Лена повела подругу другой стезёй.
– Я никогда не отпускала Андрюшу одного на реку. Каждый его шаг незаметно контролировала. И не напрасно. Дважды ему жизнь спасала. Маленьким он очень слабеньким был. Окреп только к восемнадцати годам. И тогда я дала ему полную свободу.
Но Инна опять за свое:
– Когда ты впервые узнала, что ноги у тебя красивые?

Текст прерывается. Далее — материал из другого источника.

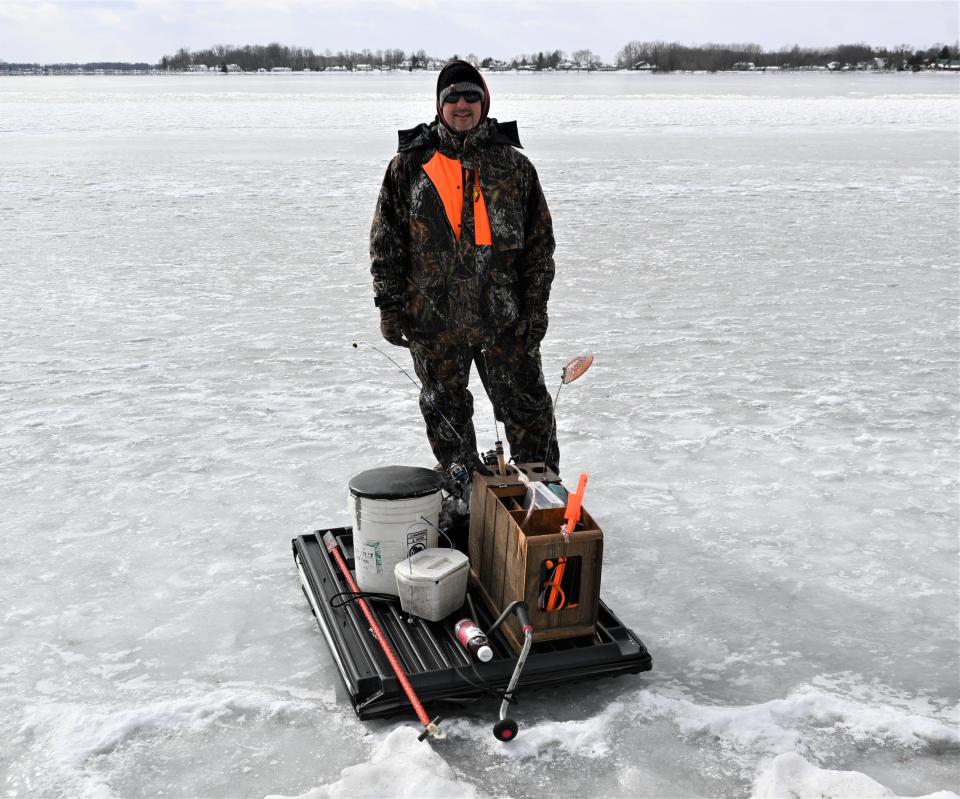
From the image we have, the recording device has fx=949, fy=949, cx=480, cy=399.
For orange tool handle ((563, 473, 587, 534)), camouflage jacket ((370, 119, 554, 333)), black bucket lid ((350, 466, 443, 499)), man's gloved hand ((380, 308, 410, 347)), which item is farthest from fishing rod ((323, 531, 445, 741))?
camouflage jacket ((370, 119, 554, 333))

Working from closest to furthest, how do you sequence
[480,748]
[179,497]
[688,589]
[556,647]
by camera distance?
[480,748], [556,647], [688,589], [179,497]

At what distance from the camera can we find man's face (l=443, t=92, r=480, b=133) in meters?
2.88

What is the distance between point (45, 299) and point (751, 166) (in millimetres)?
11295

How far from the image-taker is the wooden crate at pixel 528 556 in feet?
7.88

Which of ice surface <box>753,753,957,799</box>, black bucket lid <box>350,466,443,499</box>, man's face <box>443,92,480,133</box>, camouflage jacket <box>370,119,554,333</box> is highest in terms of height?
man's face <box>443,92,480,133</box>

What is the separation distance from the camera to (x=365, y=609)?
102 inches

– Нашла о чем вспоминать. Теперь я колченогая.
– И все же.
– Я тогда на четвертом курсе была. Сидели мы с Андреем в фойе кинотеатра «Луч», афиши на стенах разглядывали. Тут он и говорит: «Смотри, какие у артистки стройные, изящные ноги». А напротив моего кресла зеркало висело. И вдруг Андрей как вскрикнет: «Да у тебя они ещё красивее!». На нас все оглядываться стали. Я смутилась, но в зеркало все-таки посмотрела. И тут же об этом забыла.
«Даже теперь она исполнена желанием сделать мне паблисити. О себе бы подумала», – вздохнула Лена. Инна этот вздох расценила иначе.
– Это ты, Инесса-принцесса была у нас всегда девушкой, выбивающейся из общей толпы, – серьезно сказала Лена.
– Всем нравится нравиться. А уж мне-то!
– Помнишь, как Галка Рязанцева впервые принесла в НИИ на практику заграничный журнал? Я еще тогда к тебе после сессии в гости нежданно-негаданно нагрянула. Мы разглядывали артисток, их наряды, рекламы прекрасного белья и тихонько вздыхали. Не могли мы себе такое позволить. Да и не было в наших магазинах такой прелести. Хотя кое-кто из нас время от времени предпринимал попытки соорудить себе нечто особенное, перекраивая, перешивая. И вдруг Галка говорит: «Девчонки, оглянитесь вокруг, посмотрите друг на друга. Да если нас приодеть и причесать, как этих актрис, так мы еще красивее их будем смотреться!» Мы смущенно заулыбались от такого неожиданного открытия. А Зоя вдруг добавила: «И ученые у нас самые умные». И тут мы все вместе от души расхохотались. Мы почувствовали себя такими счастливыми!